We communicate in every interaction we have. Communication occurs when we speak or listen (or text!), and in our body language, eye contact, and hand gestures. Here are a few statistics that will help you better understand how we communicate:
1. As much as 93% of communication is non-verbal.
In 1972, Albert Mehrabian published a communication “formula” attributing 55% of communication to body language, 38% to tone of voice, and only 7% to the content of the words. Many reviews have been published since, criticizing the use of this “formula”, which is largely due to misuse. In Mehrabian’s studies, he used situations where non-verbal and verbal messages were different, i.e. when you say “yes, this tastes good” while grimacing (1).
Using this research to say that content only accounts for 7% of communication regardless of context is misleading. However, without using these statistic as a hard rule, it gives us a picture of just how vital non-verbal communication is.
2. We can listen up to 3.6x faster than most people speak
On average people talk at a rate of 125-175 words per minute, but we listen at a rate of around 450 words per minute. This difference in speaking to listening rate creates time for our minds to wander (2).
3. We remember less than 20% of what we hear
In one study, participants watched the news and were asked to recall the news stories from the program. On average, they remembered 2.3 out of 13.3 items of news - that’s only 17%. This might be because short-term memory only allows us to recall a few items of information at a time (3).
This limited memory can also be aided by cues: such as, we may only remember 2 items from the news, but if we are given a list of common news topics, we can correctly select which topics were discussed and which were not (3).

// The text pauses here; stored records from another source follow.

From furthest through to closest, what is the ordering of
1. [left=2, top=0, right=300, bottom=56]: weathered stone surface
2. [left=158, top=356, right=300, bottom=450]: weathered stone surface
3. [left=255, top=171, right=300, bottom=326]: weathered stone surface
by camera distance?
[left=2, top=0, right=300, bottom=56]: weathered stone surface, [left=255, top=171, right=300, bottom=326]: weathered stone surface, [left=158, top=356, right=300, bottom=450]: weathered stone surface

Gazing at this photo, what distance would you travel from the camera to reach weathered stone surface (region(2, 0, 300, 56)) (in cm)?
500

4. Successful organizations are 2x as likely to keep communication simple
Every field of work and industry comes with its own complex “jargon”, or special terms that are hard for outsiders to understand 3.

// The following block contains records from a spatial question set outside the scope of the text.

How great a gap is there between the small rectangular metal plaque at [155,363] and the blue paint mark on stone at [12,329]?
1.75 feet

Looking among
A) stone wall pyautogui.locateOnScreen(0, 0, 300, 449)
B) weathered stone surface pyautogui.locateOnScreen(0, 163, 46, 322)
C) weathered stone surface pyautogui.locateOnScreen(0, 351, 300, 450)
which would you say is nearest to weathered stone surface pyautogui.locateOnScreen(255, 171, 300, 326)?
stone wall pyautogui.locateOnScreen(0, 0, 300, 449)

In the context of business, only 21% of “average” companies report keeping their language simple and jargon-free. This is in stark contrast to high performing companies, who are twice as likely to use simple communication and limit jargon 3.
5. 32% of emails go unread, and 73% are not acted upon
Think email is a quick and effective form of communication?

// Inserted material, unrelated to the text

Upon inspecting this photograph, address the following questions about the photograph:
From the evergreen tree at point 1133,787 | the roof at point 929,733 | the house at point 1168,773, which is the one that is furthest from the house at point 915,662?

While sending an email is easy, it’s highly ineffective. More than 30% of emails are not read, and more than 70% are not acted upon! (4)
6. Phone calls make up only 16% of our mobile communication
A phone is no longer a phone. Only 16% of mobile phone use is actually spent on voice calls. So what makes up the other 84%? Activities like browsing the web, texting, and emailing! (5)
7. 79% of people use their phones within the first 15 minutes of the day
Many people use their cell phones as alarms, but this only accounts for 44% out of the 79% of people who report using their phone first thing in the morning. Most people don’t make it half an hour without checking their messages, Facebook, or email! (5)
There are thousands of ways that we communicate, but looking at research and statistics helps us understand which methods are more or less effective under different circumstances.